Mila Mason – Stained Glass Window – CD-Review

Mil

5 1/2 Jahre nach ihrem Verschwinden in der musikalischen Versenkung meldet sich Mila Mason mit ihrer bereits dritten CD „Stained Glass Window“ eindrucksvoll zurück. Untätig war die hübsche Blondine in der Zwischenzeit allerdings nicht: Diverse Jobs als Modell, was ihr immerhin die Anpreisung von Revlon als ‚Tennessees Most Unforgetable Woman‘ einbrachte, sowie einige Auftritte in Werbespots und Videoclips, konnten die Fortführung ihres Kindheitstraumes, eine berühmte Sängerin zu werden, aber nur vorübergehend verdrängen.

Sie bietet, bei ihrer mit 36 Minuten doch recht kompakt geratenen Rückmeldung, ein ziemlich eigenständiges Werk.

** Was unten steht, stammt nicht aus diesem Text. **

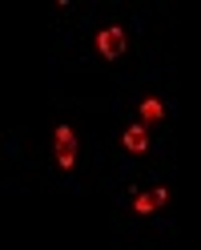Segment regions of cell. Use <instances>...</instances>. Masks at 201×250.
<instances>
[{"mask_svg": "<svg viewBox=\"0 0 201 250\" xmlns=\"http://www.w3.org/2000/svg\"><path fill=\"white\" fill-rule=\"evenodd\" d=\"M53 166H56L60 178L76 174V129H73V121L53 125Z\"/></svg>", "mask_w": 201, "mask_h": 250, "instance_id": "1", "label": "cell"}, {"mask_svg": "<svg viewBox=\"0 0 201 250\" xmlns=\"http://www.w3.org/2000/svg\"><path fill=\"white\" fill-rule=\"evenodd\" d=\"M92 44H97V57L101 61H121L129 53V33H125V24L105 21V24L92 28Z\"/></svg>", "mask_w": 201, "mask_h": 250, "instance_id": "2", "label": "cell"}, {"mask_svg": "<svg viewBox=\"0 0 201 250\" xmlns=\"http://www.w3.org/2000/svg\"><path fill=\"white\" fill-rule=\"evenodd\" d=\"M133 121L145 125V129L165 125V121H169V101L161 97V93H141V97L133 101Z\"/></svg>", "mask_w": 201, "mask_h": 250, "instance_id": "4", "label": "cell"}, {"mask_svg": "<svg viewBox=\"0 0 201 250\" xmlns=\"http://www.w3.org/2000/svg\"><path fill=\"white\" fill-rule=\"evenodd\" d=\"M117 146H121V153H125L129 162H145L149 153H153V129H145V125H137L129 117L117 129Z\"/></svg>", "mask_w": 201, "mask_h": 250, "instance_id": "3", "label": "cell"}]
</instances>
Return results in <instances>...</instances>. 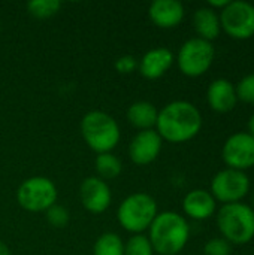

Das Songwriting wurde hier im Gegensatz zu ihren beiden Vorgängern in den Vordergrund gestellt, Mila war bei sämtlichen Liedern federführend.

Lockere flockige Songs wie „What Are The Odds“, „Unlove You“ oder „Standing In My Own Way“, immer wieder durchsetzt mit in die Tiefe gehenden Balladen (wunderschön der Titelsong im Duett mit Ehemann Jason Grainger) der Marke Cely Wright, Martina McBride oder Tammy Cochran, wissen fast ohne spürbaren Durchhänger zu gefallen.

Rein stimmlich und zum Teil auch musikalisch gesehen ähnelt sie, ob bewusst oder unbewusst, bei mehreren Stücken („Maybe, Maybe Not“, „Love Anymore“, „Blame It On Me“, „The Day Will Come“, „Loveazy“) Shania Twain. Für den einen oder anderen, dem „Up!“ zu poppig geraten ist, könnte diese Scheibe eine Alternative darstellen, obwohl ich meine, dass eine etwas fettere Produktion, wie sie das Duo Twain/Lange nun mal auszeichnet, auch nicht geschadet hätte.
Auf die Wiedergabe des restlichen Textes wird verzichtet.